### Texto fornecido:
• • •

Leandro Donatti
De Curitiba
Os deputados que dão sustentação política ao governador Jaime Lerner (PFL) decidiram ontem suspender as sessões por conta da repercussão gerada com o reajuste das tarifas do pedágio e se deslocar para as bases na tentativa de reverter focos de desgaste. Por conta disso, as sessões plenárias da Assembléia Legislativa só serão retomadas na próxima segunda-feira.
Por ordem do líder do governo na Casa, deputado Valdir Rossoni (PTB), os aliados viajaram ainda ontem para suas bases eleitorais defendendo o reajuste das tarifas do pedágio, em vigor desde a última segunda-feira.
Os aliados de Lerner são maioria na Assembléia. Sem eles, não há como alcançar quórum mínimo para as sessões. Ontem foi o segundo dia consecutivo que Rossoni conseguiu derrubar os trabalhos.

• • •

### Dados fornecidos:
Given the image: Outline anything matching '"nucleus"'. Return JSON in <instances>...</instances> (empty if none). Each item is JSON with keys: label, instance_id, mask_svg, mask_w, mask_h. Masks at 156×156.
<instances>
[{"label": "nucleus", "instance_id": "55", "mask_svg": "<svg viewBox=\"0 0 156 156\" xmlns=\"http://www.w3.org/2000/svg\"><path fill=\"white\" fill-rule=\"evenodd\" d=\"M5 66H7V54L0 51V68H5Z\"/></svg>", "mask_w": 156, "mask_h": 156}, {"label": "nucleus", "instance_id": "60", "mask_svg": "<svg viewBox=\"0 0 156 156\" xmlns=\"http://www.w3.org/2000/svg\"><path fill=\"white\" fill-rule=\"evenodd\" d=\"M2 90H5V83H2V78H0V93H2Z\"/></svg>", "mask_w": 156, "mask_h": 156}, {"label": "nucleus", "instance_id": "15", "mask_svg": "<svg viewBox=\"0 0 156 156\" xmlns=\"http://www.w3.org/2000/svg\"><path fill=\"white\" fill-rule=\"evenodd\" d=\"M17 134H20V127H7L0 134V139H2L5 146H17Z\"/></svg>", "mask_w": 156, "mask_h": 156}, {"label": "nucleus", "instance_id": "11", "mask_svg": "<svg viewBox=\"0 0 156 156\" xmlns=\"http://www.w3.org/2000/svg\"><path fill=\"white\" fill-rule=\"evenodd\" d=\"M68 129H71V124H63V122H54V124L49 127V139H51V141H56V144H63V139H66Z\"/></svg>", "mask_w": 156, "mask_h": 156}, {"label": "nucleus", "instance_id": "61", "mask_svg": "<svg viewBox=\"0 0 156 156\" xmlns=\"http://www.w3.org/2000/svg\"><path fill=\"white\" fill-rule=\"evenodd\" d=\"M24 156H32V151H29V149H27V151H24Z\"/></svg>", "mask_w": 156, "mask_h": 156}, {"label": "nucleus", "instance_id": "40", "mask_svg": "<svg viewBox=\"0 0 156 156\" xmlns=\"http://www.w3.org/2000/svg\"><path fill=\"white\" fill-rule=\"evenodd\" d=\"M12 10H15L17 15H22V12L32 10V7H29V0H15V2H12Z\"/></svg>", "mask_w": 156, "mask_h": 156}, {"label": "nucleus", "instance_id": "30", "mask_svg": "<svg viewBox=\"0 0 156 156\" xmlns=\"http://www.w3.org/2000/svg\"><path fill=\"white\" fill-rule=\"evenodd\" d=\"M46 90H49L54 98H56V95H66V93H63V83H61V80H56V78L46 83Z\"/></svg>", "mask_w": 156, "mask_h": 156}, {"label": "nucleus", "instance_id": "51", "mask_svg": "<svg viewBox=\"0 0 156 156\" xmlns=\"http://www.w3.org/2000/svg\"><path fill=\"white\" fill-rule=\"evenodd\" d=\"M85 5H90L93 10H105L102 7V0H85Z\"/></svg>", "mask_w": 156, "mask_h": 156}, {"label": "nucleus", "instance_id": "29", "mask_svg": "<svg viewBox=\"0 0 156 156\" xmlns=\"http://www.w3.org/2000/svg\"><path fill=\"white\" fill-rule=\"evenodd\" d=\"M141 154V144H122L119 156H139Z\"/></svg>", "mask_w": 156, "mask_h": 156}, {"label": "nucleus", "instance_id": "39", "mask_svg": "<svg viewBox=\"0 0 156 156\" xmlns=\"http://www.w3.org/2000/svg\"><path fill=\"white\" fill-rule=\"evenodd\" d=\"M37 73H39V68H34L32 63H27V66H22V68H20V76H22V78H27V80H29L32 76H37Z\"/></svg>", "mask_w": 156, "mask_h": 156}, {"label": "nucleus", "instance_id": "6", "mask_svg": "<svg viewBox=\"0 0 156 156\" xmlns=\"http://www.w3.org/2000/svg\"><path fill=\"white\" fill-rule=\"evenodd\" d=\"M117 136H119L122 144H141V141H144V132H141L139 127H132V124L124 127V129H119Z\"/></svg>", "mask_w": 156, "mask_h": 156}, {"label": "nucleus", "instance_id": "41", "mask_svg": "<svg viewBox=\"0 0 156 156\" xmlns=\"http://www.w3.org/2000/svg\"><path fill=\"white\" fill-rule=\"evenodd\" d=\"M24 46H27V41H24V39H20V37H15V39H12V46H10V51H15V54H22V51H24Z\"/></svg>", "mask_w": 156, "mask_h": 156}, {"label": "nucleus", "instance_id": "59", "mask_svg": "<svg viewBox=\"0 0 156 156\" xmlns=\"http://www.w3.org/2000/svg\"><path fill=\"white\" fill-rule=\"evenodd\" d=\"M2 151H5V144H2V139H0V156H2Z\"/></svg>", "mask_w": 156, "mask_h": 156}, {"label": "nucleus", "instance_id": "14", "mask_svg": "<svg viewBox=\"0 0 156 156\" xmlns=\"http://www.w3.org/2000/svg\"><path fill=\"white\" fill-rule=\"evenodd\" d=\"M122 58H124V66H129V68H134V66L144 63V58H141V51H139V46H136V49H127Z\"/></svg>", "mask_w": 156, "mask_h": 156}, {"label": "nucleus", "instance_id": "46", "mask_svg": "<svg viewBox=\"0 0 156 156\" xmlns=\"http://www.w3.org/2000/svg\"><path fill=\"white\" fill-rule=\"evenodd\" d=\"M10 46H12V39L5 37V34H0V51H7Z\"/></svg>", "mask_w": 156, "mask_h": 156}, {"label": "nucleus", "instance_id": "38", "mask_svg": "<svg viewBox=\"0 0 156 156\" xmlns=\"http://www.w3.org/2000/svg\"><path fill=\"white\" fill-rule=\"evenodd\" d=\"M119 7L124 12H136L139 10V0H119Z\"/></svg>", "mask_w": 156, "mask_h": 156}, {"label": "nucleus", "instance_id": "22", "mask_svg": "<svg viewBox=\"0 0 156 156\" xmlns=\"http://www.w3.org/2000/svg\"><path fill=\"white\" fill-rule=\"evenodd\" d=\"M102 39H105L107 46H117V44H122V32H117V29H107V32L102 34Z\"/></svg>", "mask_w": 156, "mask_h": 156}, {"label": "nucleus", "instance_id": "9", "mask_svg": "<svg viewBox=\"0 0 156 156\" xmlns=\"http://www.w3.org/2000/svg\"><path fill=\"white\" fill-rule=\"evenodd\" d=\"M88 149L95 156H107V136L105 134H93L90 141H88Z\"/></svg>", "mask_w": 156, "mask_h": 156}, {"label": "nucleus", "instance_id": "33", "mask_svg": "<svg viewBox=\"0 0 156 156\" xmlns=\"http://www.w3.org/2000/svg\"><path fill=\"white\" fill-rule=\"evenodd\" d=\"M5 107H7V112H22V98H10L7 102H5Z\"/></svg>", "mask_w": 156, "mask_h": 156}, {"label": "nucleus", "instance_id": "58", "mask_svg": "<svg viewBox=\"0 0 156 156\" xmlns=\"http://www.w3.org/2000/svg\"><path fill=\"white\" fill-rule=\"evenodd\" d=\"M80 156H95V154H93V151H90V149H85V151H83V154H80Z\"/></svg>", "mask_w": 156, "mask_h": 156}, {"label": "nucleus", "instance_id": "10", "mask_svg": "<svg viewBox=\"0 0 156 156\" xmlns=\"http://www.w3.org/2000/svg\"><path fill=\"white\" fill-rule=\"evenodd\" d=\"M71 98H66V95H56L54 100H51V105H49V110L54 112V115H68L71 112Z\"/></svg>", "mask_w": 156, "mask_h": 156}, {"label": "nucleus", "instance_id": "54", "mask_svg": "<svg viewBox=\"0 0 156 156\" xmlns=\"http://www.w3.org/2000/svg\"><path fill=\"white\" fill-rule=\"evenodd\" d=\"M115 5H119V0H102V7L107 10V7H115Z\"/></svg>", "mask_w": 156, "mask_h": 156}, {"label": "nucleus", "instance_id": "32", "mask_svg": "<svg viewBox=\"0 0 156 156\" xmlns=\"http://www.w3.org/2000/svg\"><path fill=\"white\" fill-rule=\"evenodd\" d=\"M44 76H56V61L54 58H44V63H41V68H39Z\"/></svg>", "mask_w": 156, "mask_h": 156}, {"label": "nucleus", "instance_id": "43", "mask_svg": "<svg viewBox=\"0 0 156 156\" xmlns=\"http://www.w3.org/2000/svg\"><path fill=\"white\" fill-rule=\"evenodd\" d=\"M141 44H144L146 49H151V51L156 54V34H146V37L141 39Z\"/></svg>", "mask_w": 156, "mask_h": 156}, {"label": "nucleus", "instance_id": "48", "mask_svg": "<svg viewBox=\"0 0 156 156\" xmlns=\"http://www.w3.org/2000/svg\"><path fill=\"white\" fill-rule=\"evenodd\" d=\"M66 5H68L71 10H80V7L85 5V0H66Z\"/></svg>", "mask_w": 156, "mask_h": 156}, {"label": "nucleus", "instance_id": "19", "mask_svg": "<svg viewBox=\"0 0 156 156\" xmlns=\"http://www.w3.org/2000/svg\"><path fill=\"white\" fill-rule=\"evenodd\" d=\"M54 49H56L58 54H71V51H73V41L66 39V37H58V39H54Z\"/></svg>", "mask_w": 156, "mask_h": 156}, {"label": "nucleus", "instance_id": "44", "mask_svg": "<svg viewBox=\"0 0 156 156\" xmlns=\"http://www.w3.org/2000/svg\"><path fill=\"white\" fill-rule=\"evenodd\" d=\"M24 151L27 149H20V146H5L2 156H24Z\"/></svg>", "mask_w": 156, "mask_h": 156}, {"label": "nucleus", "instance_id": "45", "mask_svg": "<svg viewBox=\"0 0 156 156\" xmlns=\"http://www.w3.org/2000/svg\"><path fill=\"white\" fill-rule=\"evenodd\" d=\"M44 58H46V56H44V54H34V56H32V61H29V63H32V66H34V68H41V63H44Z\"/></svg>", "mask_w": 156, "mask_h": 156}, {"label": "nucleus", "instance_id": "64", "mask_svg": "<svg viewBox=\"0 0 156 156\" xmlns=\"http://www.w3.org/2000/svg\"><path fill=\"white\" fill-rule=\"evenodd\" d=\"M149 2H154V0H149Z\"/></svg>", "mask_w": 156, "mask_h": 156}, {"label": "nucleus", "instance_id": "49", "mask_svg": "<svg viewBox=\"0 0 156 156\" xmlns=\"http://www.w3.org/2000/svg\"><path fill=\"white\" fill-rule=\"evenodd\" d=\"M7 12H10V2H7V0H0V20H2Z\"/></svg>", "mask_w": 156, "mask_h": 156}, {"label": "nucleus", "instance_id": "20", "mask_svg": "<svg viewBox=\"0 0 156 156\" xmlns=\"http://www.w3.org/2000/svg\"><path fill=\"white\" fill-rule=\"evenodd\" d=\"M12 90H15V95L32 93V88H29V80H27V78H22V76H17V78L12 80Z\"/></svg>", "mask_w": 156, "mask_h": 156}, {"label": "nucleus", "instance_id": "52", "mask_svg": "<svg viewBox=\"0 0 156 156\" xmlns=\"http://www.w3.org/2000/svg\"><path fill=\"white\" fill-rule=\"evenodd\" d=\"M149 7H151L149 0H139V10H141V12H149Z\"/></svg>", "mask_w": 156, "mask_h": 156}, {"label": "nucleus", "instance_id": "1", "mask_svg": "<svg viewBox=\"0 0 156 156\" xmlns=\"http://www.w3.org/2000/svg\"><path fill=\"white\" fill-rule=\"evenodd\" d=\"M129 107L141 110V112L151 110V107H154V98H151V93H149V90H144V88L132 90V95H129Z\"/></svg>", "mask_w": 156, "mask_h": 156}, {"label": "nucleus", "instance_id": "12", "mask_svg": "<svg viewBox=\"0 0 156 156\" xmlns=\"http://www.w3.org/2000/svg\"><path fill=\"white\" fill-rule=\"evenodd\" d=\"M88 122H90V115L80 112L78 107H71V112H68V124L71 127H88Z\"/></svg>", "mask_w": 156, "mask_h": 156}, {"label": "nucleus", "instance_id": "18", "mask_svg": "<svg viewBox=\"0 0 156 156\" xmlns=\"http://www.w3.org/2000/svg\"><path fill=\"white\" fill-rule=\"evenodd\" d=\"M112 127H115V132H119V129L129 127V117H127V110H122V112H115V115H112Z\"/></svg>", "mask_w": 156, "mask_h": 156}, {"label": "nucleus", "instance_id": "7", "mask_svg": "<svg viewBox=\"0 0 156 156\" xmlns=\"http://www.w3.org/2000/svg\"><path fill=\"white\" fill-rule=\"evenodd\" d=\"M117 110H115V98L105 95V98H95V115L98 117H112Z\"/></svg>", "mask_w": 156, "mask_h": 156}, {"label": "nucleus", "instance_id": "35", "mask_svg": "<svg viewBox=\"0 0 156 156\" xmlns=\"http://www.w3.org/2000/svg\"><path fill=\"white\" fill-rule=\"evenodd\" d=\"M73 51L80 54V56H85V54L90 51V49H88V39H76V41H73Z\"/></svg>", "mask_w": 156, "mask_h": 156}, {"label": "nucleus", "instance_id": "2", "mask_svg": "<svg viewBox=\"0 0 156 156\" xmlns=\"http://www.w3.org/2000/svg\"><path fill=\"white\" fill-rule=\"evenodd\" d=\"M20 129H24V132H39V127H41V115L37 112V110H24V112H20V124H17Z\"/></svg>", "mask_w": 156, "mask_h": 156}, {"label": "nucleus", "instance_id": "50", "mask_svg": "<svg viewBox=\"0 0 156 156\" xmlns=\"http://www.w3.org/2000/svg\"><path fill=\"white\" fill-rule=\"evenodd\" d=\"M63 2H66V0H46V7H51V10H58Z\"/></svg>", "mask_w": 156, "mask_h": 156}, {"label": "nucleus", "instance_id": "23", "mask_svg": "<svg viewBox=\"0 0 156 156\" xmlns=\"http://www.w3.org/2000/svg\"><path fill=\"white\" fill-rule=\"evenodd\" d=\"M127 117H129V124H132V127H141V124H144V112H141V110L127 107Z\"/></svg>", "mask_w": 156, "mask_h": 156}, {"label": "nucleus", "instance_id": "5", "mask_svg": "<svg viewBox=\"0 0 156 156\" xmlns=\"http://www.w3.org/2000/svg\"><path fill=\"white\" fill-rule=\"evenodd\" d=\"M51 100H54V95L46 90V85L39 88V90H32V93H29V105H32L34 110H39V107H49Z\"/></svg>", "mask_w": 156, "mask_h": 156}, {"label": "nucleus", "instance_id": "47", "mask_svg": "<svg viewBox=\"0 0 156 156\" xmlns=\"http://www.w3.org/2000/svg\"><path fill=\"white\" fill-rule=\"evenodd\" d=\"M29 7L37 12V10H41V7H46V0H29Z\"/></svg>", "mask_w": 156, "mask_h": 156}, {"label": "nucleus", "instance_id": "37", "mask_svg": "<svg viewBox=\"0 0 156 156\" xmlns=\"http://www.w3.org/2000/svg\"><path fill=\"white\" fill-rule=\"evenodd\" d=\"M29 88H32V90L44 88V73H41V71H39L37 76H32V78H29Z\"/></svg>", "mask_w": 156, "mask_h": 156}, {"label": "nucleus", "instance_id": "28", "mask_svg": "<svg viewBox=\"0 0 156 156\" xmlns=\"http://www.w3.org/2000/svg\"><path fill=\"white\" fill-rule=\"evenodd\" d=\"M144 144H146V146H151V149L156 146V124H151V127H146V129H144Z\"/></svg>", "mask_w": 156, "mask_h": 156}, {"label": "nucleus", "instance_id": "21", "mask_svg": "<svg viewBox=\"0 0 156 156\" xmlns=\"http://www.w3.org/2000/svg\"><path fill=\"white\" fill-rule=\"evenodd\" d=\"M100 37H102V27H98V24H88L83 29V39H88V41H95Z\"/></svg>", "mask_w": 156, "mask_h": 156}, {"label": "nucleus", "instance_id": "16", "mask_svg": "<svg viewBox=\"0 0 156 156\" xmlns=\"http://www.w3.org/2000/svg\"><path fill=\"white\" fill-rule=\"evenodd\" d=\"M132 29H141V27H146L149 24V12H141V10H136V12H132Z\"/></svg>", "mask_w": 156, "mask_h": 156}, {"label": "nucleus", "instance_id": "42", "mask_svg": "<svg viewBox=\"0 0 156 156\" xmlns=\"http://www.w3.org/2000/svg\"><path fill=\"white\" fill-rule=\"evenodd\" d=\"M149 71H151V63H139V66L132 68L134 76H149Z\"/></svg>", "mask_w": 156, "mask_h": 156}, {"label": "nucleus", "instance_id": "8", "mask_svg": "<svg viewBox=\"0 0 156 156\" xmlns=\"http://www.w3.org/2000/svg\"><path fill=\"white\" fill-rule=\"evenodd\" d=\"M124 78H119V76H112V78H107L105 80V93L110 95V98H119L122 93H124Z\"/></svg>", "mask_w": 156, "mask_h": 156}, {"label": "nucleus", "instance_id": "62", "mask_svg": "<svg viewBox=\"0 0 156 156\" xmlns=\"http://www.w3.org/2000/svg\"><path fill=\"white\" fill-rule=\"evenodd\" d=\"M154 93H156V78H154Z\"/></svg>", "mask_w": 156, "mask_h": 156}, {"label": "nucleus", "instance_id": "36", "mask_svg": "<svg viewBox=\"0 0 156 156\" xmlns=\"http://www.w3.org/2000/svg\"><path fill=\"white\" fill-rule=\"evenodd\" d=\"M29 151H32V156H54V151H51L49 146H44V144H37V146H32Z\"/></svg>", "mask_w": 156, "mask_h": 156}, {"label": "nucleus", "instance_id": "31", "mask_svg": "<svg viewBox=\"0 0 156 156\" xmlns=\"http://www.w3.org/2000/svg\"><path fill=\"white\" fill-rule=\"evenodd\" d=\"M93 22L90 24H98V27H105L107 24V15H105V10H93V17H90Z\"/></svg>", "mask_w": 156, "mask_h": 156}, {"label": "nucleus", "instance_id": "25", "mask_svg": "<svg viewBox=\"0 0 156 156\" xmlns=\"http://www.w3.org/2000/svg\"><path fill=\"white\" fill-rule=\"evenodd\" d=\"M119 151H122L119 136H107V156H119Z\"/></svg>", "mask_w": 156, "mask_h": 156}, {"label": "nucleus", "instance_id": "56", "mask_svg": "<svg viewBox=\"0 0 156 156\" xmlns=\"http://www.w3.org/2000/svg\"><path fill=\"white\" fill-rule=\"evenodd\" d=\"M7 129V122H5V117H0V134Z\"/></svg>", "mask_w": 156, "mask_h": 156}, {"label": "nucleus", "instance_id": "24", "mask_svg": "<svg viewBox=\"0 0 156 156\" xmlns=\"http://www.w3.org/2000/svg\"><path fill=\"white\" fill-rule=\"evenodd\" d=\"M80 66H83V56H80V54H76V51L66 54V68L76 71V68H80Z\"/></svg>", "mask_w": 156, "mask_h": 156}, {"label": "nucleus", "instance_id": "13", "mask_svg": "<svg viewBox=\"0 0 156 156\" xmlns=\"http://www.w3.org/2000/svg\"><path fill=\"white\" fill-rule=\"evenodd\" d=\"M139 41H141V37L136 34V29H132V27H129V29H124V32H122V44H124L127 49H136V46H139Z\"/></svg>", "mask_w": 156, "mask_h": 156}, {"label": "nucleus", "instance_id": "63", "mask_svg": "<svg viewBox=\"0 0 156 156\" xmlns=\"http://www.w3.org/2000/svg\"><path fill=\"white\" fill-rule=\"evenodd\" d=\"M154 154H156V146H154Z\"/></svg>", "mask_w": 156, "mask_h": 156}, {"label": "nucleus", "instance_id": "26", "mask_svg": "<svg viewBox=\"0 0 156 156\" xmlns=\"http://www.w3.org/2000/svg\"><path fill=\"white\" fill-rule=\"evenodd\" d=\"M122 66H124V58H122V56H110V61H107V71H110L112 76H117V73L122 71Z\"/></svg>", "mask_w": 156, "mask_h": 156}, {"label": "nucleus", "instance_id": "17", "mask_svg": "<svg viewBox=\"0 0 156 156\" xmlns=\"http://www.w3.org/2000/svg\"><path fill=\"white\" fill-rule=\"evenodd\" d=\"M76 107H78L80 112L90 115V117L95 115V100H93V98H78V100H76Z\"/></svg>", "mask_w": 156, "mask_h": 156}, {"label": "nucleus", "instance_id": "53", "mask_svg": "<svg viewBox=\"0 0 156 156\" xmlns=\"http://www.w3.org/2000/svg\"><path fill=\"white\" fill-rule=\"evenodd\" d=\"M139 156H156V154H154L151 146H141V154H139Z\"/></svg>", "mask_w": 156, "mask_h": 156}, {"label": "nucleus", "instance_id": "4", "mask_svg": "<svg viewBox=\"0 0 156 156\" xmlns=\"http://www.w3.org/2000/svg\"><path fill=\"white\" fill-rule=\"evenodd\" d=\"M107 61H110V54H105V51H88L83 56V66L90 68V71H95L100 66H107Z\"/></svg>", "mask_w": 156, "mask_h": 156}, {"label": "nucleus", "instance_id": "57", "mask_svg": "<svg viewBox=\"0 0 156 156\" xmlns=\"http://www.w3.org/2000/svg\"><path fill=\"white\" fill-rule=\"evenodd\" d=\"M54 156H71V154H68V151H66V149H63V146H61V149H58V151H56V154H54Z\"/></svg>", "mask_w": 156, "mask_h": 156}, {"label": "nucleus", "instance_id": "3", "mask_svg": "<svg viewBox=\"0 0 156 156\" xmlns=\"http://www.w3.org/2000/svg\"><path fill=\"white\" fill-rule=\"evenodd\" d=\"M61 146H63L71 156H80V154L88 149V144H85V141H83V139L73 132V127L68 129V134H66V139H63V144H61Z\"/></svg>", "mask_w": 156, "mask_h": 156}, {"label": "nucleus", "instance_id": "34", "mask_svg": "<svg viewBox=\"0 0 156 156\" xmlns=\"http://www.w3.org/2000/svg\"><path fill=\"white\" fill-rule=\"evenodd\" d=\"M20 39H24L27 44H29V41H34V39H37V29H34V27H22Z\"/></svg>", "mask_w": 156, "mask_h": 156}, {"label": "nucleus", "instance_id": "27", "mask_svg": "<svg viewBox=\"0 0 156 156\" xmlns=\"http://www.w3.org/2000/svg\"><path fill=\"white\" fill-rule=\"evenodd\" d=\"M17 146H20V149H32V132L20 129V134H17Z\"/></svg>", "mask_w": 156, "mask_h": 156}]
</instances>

• • •

### Tarefas:
• 1. Com base na notícia sobre o reajuste do pedágio, responda:
(a) A que partido pertence o governador Jaime Lerner?
(b) Quando as sessões plenárias serão retomadas?
(c) Quem é o líder do governo na Casa?
• 2. Repita o trecho da notícia sobre o reajuste do pedágio entre "Por ordem do" e "a última segunda-feira.", inclusive.

### Gabarito:
• 1.
(a) Ao PFL.
(b) Na próxima segunda-feira.
(c) O deputado Valdir Rossoni (PTB).

• 2.
Por ordem do líder do governo na Casa, deputado Valdir Rossoni (PTB), os aliados viajaram ainda ontem para suas bases eleitorais defendendo o reajuste das tarifas do pedágio, em vigor desde a última segunda-feira.